Trump también volvió a asegurar que “México dejará de enviarles petróleo”, en un momento en que la presidenta Sheinbaum ha dicho que mantendrá los envíos de ayuda material por motivos humanitarios a Cuba mientras busca “por todas las vías diplomáticas” cómo retomar los envíos de carburante.
“Me gustaría ayudar a los cubanos que están aquí. Como saben, tenemos muchas personas que vinieron de Cuba, que fueron expulsadas de Cuba, que huyeron de Cuba. Llegaron en balsas. Cruzaron aguas infestadas de tiburones. No sé cómo lo lograron. Y eso fue hace muchos años. Muchos quisieran regresar”, añadió.
Trump había asegurado el fin de semana que las autoridades cubanas se verían forzadas a buscar un acuerdo por la falta de petróleo.
A pesar de la insistencia de Trump, ayer el vicecanciller cubano Carlos Fernández de Cossío afirmó en una entrevista que el gobierno de Cuba aún no sostenía mesa de diálogo alguna con Estados Unidos, pero que están dispuestos a discutir “las diferencias”
Dichos cruzados
Mientras el papa León XIV pide diálogo, Trump asegura que están negociando y La Habana recalca que está dispuesta a mantener contactos sobre la base de la no injerencia, las versiones cruzadas han generado incertidumbre sobre el estado de las relaciones.

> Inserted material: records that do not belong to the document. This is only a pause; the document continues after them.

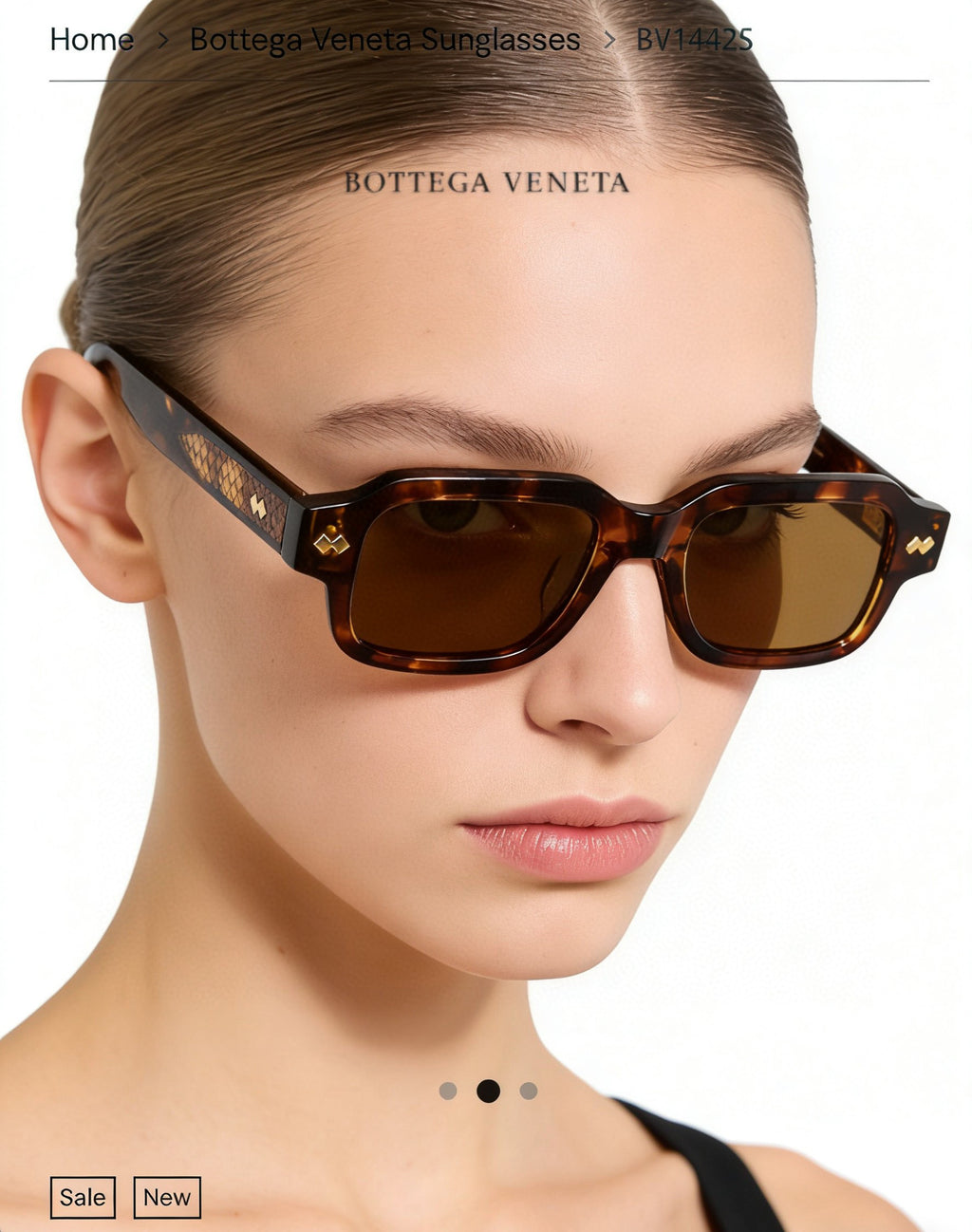 Bottega Veneta BV1442S Black & Orange Designer Sunglasses 51-20-145 mm - detail image 5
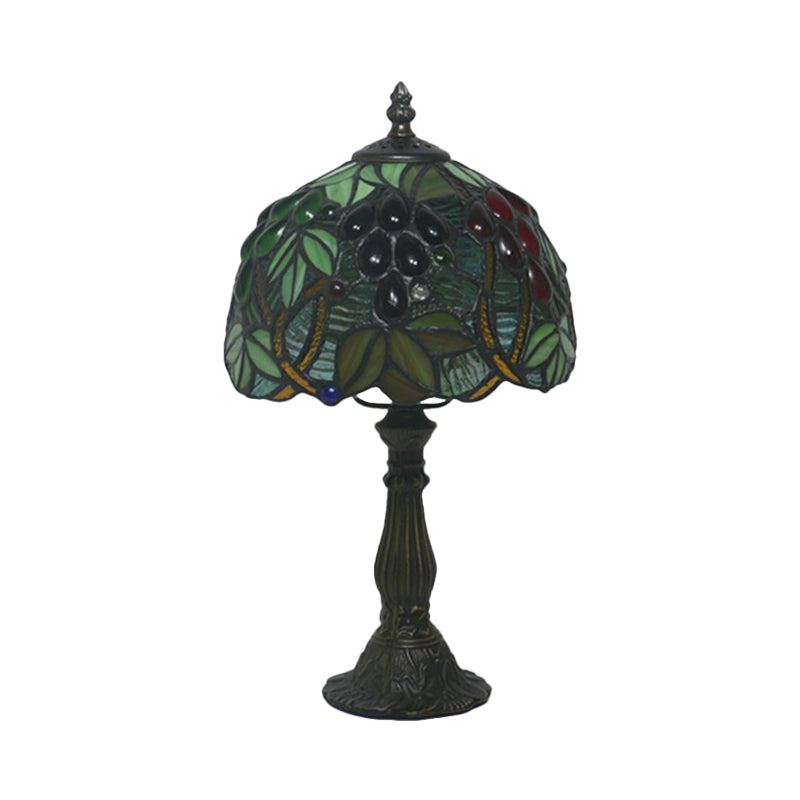 Dome-Shaped Tiffany Nightstand Lamp With Grape Patterned Cut Glass - Yellow/Green 1 Head Night Light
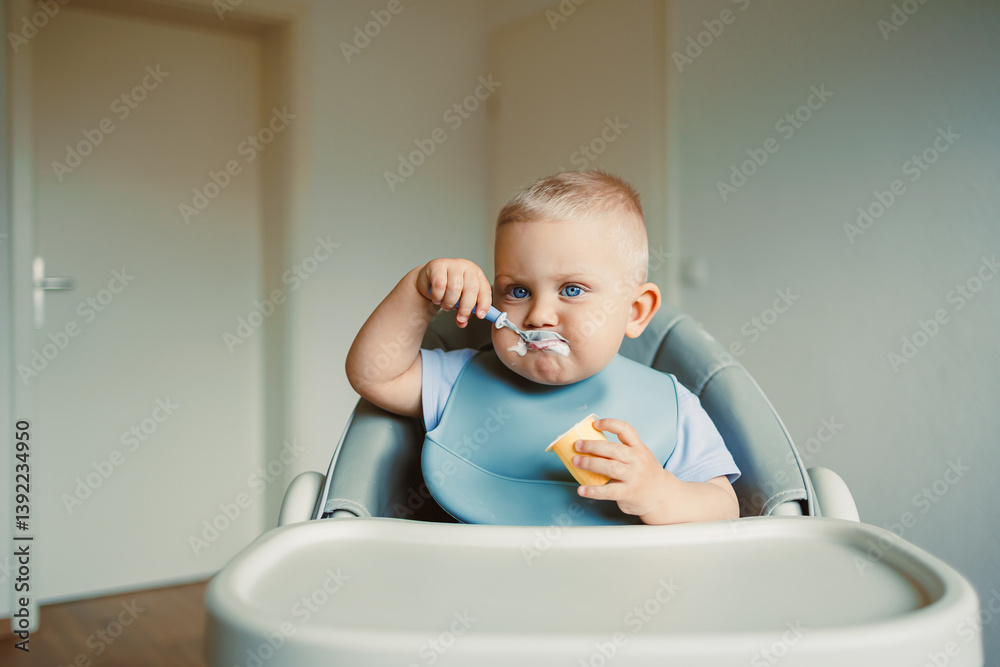 Smiling boy sitting in a high chair, eating yogurt in the kitchen. Healthy food for children. Bio yogurt food for children. Children eating vegetables. Little boy eating dairy products.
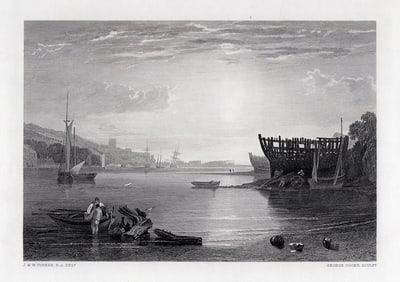 1800s William Turner Engraving Teignmouth Port Signed Framed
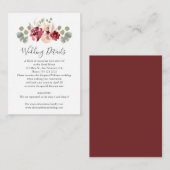 バーガンディ花結婚緑の詳細 エンクロージャーカード (正面/裏面)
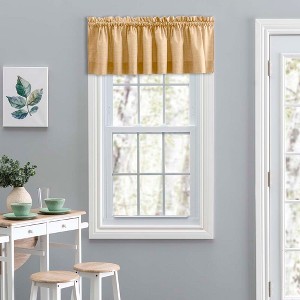 Ellis Curtain Lisa Solid Color Poly Cotton Duck Fabric Tailored Valance 58" x 15" Butter - 1 of 4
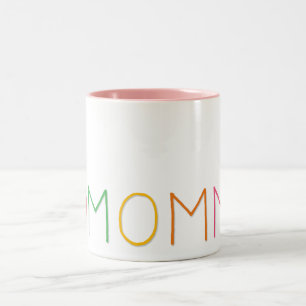 Tasse 2 Couleurs Amour de jour de mères vous texte coloré de coeur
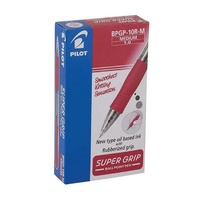 Pens Pilot Supergrip Retractable Medium Red BPGP10RM Box 12 623142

El secretismo en las conversaciones bilaterales no es nuevo. Ha sido la práctica habitual entre los gobiernos de Cuba y Estados Unidos, manteniendo contactos a pesar de —o quizá debido a— las recurrentes escaladas.
Mientras, medios cubanos en Miami y redes sociales bullen con rumores sobre posibles negociaciones bilaterales, aportando detalles de presuntos participantes en esas conversaciones y puntos de la agenda, aunque nada se confirmó oficialmente.
Uno de los puntos que se repite es que ese diálogo estaría teniendo lugar en México, algo en línea con el ofrecimiento que hizo a mediados de enero la presidenta Sheinbaum, uno de los pocos aliados hemisféricos que le quedan a Cuba.
El Vaticano ha sido tradicionalmente otro mediador entre La Habana y Washington. La última ocasión fue en 2024, durante el mandato de Joe Biden, cuando Estados Unidos sacó temporalmente a Cuba de la lista de países promotores del terrorismo a cambio de una excarcelación de 553 presos.
La Habana y Washington han negociado en múltiples ocasiones desde el triunfo de la revolución cubana en 1959, alcanzando acuerdos principalmente en seguridad regional y migración.
También han incluido en ocasiones lo político y económico, como las conversaciones que, con la mediación del Vaticano y Canadá, llevaron en 2014 al “deshielo” bilateral bajo los mandatos de Obama y Raúl Castro.